The results from training the worry word responses to the individual items of the GAD-7 showed overall moderate correlations ranging from ρ = 0.41 to 0.52 (p < 0.001; see Table 9), and training to the items composing the PSWQ-8 resulted in moderate correlations ranging from r = 0.52 to 0.63 (p < 0.001; see Table 10).
Table 9. The mean and standard deviation for the GAD-7 and its individual items and their correlations to the language-trained scale and the language-predicted valence scale from the worry word responses.
Table 10. The mean and standard deviation for the PSWQ-8 and its individual items and their correlations to the language-trained scale and the language-predicted valence scale from the worry word responses.
The Valence Hypothesis
The language-predicted valence scale from the worry responses also showed significant correlations to each of the individual items of the GAD-7 (r = –0.31 to –0.50) and the PSWQ-8 items (r = –0.42 to r = –0.55, p < 0.001).

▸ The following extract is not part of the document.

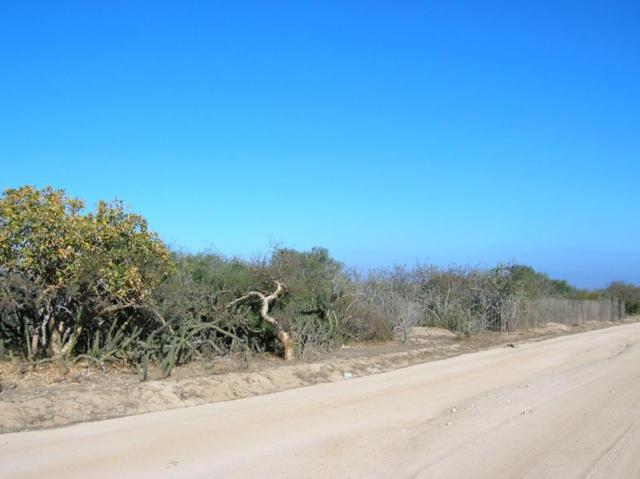Lot 46 Bahia Terranova, East Cape, BS  (MLS #10-539) :: Los Cabos Agent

Controlling for valence using partial correlation reduced the language-trained item level correlations substantially for GAD-7 [mean ρ = 0.46 (range ρ = 0.41–0.52) to meanρ = 0.23 (range ρ = 0.19 –0.31)] and for PSWQ-8 [mean r = 0.58 (range r = 0.52–0.59) to mean r = 0.38 (range r = 0.37–0.40)].
Primary Over Secondary Criteria Hypothesis
The highest correlations for both the unipolar and the bipolar scales were to the GAD-7 item representing the primary criterion about feeling anxious and on edge (Item 1) followed by the items about worrying too much about different things (Item 3) and worry not being able to stop or control worrying (Item 2). The lowest correlation was to the GAD-7 item tapping into the secondary criterion regarding difficulties sitting still (Item 5; i.e., a behavior).
For the PSWQ-8, all eight items demonstrated similar strengths (which were comparable in magnitude to the strongest items in the GAD-7). This consistency in strength and the comparably strong correlation make sense considering that all items are quite similar, tapping into the primary criterion of excessive worrying with different forms of the word “worry.” The highest correlation for both the unipolar and bipolar worry scale was in relation to Item 8, which targets the general tendency to worry.
In terms of the language-trained GAD-7 and language-predicted valence scales, the strongest correlations were to the item tapping into experiencing worry in different areas in life (ρ = 0.50 and –0.50 for the language-trained scales and the language-predicted valence scale, respectively). The lowest correlation was to items representing the secondary criteria about trouble relaxing (Item 4, ρ = 0.41 and –0.39) and being so restless that one finds it difficult to sit still (Item 5, ρ = 0.42 and –0.31), which can be seen as a related behavior to the experience of worry.
Discussion
The Semantic Hypothesis
We examined the relationship between word responses and rating scales by correlating the individual items of the respective rating scales with language-trained scales and semantic similarity scales (unipolar and bipolar). The semantic hypothesis was supported for the language-trained scales and the bipolar semantic similarity scales for the PHQ-9, the GAD-7, and the PSWQ-8. The unipolar semantic similarity scales correlated significantly for the GAD-7 and the PSWQ-8 items, but not for all items of the PHQ-9. Overall, these findings suggest that word embeddings capture the diagnostics criteria for MDD and GAD as measured by two of three QCLAs.
The Valence Hypothesis
In accordance with the valence hypothesis, the language-predicted valence scales correlated significantly with each of the items composing the PHQ-9, the GAD-7, and the PSWQ-8. The language predicted valence scale overall tended to show comparable correlations to all items comprising the PHQ-9, equal or lower correlations to the GAD-7 and the PSWQ-8 items as compared with the language trained scales. A large part of the language-trained correlation was accounted for by the language-predicted valence scales; however, a significant portion of the correlation remained for all items. The results suggest that valence is a potentially strong contributor carrying a large part of the information for predicting rating scale items.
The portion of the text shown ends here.